RE: In your opinion what causes christians to believe in Jesus
May 16, 2025 at 12:42 pm
(This post was last modified: May 16, 2025 at 1:03 pm by John 6IX Breezy.)
(May 16, 2025 at 11:40 am)Angrboda Wrote: @John:
This is rather off-topic, but I'm curious what your views on free will are?
I began studying psychology around the time when Sam Harris was popularizing his free will arguments. So, his arguments were my first steps into the field. Looking back, I think very few things about the mind make sense in the absence of free will. You have to lean heavily into the idea that half of your experience is an illusion in order to reject free will.

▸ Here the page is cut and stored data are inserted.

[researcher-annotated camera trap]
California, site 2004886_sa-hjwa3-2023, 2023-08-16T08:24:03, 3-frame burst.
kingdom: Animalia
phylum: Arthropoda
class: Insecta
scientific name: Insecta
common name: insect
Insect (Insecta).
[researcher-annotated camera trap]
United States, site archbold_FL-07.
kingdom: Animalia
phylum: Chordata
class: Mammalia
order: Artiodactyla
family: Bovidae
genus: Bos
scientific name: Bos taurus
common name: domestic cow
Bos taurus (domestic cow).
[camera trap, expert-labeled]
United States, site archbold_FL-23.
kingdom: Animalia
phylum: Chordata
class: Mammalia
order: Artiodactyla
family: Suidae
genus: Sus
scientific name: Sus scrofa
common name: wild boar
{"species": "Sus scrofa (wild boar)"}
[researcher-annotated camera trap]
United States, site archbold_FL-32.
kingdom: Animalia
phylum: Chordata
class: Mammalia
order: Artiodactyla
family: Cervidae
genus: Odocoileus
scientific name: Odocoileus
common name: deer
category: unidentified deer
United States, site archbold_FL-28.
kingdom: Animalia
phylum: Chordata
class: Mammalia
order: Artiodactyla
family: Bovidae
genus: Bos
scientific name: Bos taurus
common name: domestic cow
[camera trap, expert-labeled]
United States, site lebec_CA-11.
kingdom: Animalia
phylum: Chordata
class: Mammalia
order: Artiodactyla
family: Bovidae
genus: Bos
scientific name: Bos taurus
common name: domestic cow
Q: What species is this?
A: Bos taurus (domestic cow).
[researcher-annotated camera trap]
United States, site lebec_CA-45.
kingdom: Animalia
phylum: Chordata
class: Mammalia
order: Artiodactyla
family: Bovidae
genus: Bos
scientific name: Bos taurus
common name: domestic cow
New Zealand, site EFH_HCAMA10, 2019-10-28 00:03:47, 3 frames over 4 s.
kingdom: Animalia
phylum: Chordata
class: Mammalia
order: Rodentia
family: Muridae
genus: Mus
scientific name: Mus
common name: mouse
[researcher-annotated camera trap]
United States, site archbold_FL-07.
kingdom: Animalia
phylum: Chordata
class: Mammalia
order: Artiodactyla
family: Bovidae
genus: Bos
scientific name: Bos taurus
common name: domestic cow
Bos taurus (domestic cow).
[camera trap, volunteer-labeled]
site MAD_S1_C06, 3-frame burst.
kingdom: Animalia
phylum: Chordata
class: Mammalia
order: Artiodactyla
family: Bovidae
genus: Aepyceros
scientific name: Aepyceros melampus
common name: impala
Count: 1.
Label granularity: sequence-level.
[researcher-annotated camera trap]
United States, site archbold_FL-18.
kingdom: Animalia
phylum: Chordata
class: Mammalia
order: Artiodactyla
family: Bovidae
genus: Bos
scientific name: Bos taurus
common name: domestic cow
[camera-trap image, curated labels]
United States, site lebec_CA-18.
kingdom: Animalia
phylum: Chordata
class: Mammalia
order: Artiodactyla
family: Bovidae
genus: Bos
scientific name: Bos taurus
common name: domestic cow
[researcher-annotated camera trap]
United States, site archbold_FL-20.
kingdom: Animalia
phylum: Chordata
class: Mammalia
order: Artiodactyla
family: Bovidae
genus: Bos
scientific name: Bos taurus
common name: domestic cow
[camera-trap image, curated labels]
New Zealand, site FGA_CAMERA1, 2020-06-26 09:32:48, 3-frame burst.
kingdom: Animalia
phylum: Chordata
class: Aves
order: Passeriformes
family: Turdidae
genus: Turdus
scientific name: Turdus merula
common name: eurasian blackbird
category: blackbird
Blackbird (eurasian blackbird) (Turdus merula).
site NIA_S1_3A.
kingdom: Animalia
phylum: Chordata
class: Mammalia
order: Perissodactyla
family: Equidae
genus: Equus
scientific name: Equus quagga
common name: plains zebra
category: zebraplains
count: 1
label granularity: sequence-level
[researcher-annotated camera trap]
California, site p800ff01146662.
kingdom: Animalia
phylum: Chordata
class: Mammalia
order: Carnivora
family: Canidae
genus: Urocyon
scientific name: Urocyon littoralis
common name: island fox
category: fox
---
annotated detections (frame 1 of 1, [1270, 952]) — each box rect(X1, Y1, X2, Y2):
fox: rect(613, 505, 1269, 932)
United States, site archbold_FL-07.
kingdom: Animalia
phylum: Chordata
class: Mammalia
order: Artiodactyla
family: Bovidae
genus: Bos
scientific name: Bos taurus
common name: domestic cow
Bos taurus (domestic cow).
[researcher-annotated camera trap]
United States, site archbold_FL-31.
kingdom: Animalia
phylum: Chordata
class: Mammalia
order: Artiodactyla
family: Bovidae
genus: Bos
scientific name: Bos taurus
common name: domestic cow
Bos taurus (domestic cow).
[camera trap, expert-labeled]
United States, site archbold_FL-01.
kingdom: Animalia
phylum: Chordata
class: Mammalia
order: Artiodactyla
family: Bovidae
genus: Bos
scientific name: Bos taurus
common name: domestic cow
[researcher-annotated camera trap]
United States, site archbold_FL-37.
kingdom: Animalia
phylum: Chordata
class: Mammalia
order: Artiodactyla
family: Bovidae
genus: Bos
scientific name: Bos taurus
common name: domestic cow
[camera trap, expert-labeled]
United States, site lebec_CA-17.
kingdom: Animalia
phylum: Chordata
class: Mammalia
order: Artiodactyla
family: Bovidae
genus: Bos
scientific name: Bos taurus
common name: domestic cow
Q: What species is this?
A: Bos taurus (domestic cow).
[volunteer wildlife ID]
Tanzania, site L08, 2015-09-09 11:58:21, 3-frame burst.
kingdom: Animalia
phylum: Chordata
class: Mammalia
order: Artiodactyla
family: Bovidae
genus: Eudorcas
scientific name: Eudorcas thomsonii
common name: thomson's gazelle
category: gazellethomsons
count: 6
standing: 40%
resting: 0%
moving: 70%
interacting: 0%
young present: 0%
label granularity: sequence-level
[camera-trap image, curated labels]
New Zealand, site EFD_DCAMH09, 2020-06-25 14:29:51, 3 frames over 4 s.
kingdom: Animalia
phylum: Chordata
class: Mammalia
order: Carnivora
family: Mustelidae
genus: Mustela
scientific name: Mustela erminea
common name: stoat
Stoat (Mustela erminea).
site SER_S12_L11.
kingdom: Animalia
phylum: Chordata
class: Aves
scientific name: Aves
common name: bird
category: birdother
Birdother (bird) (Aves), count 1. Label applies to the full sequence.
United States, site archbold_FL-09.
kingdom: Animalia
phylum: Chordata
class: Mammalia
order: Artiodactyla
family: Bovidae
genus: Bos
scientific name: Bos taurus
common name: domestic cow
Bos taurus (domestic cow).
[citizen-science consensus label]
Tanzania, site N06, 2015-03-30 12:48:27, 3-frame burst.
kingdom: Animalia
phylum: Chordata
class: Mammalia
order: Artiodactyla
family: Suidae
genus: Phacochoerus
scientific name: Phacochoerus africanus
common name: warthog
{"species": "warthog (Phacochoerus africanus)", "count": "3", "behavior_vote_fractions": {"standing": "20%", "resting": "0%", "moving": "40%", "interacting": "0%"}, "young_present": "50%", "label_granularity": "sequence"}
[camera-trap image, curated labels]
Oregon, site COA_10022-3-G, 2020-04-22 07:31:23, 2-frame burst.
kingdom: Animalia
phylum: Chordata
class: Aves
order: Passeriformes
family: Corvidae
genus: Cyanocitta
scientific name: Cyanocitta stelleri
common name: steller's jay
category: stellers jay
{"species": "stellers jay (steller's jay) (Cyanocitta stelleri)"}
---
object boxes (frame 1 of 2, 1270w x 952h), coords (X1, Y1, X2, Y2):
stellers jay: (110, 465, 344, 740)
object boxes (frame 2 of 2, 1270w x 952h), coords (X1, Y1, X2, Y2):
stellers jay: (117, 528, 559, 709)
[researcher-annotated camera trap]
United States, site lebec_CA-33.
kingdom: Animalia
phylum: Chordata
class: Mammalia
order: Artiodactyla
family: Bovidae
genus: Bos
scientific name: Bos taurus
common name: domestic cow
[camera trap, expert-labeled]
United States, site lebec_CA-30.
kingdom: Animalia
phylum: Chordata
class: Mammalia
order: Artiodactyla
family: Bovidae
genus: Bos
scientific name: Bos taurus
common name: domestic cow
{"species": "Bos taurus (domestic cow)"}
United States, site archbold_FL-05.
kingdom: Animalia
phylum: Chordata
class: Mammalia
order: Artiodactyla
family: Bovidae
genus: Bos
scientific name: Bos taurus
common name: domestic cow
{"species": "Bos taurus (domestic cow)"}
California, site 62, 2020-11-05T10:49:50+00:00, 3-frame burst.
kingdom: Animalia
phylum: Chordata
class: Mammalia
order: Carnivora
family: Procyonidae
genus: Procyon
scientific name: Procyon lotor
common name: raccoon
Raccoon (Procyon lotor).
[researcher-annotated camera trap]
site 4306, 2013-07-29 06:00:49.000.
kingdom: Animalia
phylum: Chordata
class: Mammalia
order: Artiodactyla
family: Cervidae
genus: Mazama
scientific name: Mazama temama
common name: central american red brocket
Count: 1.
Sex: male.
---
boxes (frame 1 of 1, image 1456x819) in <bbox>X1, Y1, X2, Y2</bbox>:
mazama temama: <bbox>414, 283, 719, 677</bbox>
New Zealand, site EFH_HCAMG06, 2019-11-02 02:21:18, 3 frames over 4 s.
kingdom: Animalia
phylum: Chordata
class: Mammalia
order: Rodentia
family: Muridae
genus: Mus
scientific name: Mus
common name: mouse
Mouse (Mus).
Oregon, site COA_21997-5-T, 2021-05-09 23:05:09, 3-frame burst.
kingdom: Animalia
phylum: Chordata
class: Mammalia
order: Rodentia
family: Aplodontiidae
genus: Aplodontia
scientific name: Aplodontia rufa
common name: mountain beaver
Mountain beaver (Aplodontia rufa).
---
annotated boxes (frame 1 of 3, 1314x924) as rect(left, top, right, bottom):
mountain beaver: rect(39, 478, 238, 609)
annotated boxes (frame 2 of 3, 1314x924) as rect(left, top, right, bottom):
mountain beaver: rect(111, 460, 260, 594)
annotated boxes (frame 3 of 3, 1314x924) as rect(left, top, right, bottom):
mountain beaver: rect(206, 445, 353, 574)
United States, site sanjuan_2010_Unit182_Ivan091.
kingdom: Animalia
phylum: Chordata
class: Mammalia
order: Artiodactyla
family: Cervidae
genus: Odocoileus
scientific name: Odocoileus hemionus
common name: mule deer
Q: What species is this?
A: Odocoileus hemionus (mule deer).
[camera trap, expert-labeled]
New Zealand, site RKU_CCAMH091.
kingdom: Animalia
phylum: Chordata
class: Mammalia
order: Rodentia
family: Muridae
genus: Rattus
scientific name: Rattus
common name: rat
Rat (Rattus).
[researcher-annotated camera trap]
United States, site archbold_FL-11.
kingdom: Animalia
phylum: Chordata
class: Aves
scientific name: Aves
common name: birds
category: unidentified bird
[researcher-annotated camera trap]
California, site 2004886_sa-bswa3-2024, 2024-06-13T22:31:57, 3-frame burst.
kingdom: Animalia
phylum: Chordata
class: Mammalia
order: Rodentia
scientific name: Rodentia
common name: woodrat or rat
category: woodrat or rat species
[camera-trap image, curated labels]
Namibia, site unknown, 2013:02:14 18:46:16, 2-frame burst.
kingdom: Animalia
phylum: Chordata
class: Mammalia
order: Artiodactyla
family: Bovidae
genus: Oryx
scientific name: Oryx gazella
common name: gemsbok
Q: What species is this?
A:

Your brain is at least set up as if it needed an internal free agent to make choices. We use terms for it like the central executive, selective attention, awareness, arousal, all of which are connected to conscious experience itself, as if consciousness was a key ingredient in the choice making and decision process. In graduate school we read Libet's paper (also popularized by Sam Harris) in a human cognition class. The conversations we were having about it at the time leaned towards something like "free won't" meaning that the brain had many competing subsystems that present decisions to the central executive, and the executive simply has a kind of veto power to inhibit impulse rather than create them. So there's many ways to think about it.
So in conclusion, I think most of the philosophical arguments against free will are too simplistic, and don't actually explain much of what's actually observed. We have to imagine that what we're seeing isn't actually what we're seeing and that anything that seems like free will is actually an illusion, or worse, a delusion. And that's just scientifically problematic.